The difficulties for law enforcement are real, he said. adding he had no doubt that if Facebook moves to end-to-end encryption it would make the job of law enforcement harder.
But he said the widespread use of encryption is the latest cycle in a game of cat and mouse between technology and law enforcement.
Technology changes, criminals use the new technology, the good guys catch up, the technology changes, and the cycle starts over again.

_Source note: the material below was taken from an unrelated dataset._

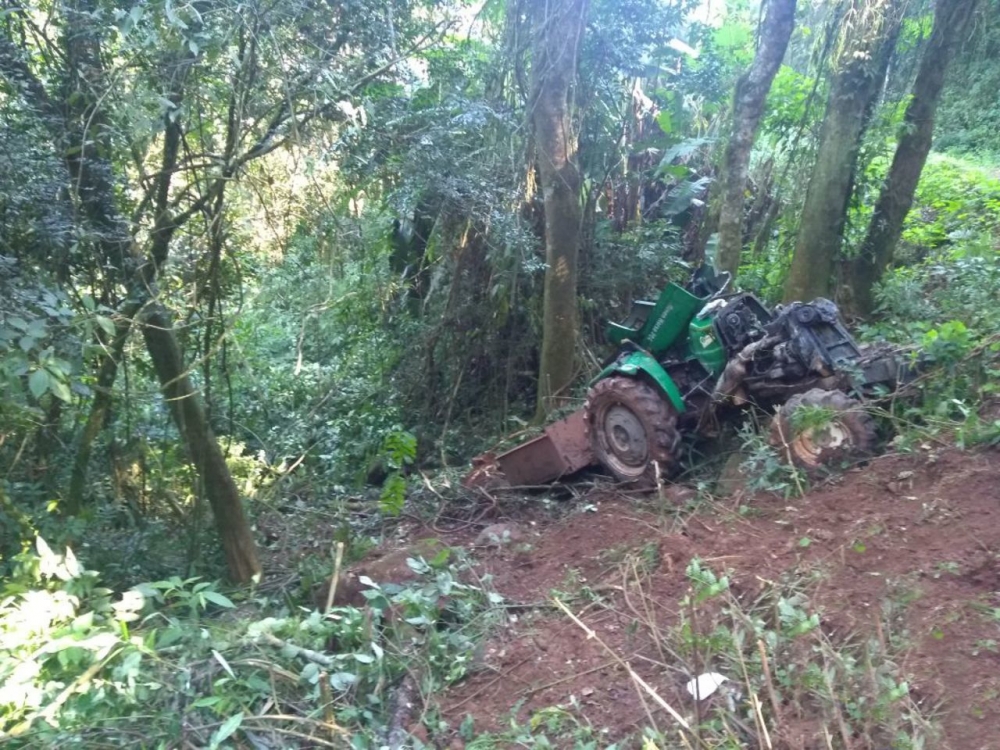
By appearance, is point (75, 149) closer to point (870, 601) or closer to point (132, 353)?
point (132, 353)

“Looked at this way, end-to-end encryption is just another practical operational issue, not an issue of principle,” he said.
Even in the aftermath of the NSA whistleblower Edward Snowden, governments did not “go dark”, they “went spotty”. They had access to a lot of data but not all the data they needed or had access to before.
Often, though not always, there are other ways for law enforcement to get hold of the information they need.
For example, in 2015 the FBI attempted to compel Apple to unlock the iPhone of the San Bernardino terrorist, but after a protracted legal battle the FBI managed to access the phone in a different way.
“Would it really have been better,” Martin asked, “if the US government had won and compelled Apple to do something that would potentially compromise all of its phones?”
He suggested that both sides in the argument over end-to-end encryption should approach the problem with “fairness” and “generosity of spirit”.
“Instead of traducing the good intentions and vital work of policing and intelligence with offensive accusations that they’re ‘playing the child abuse card,’ why not redouble efforts to help bring offenders to heel in the new technological dispensation?”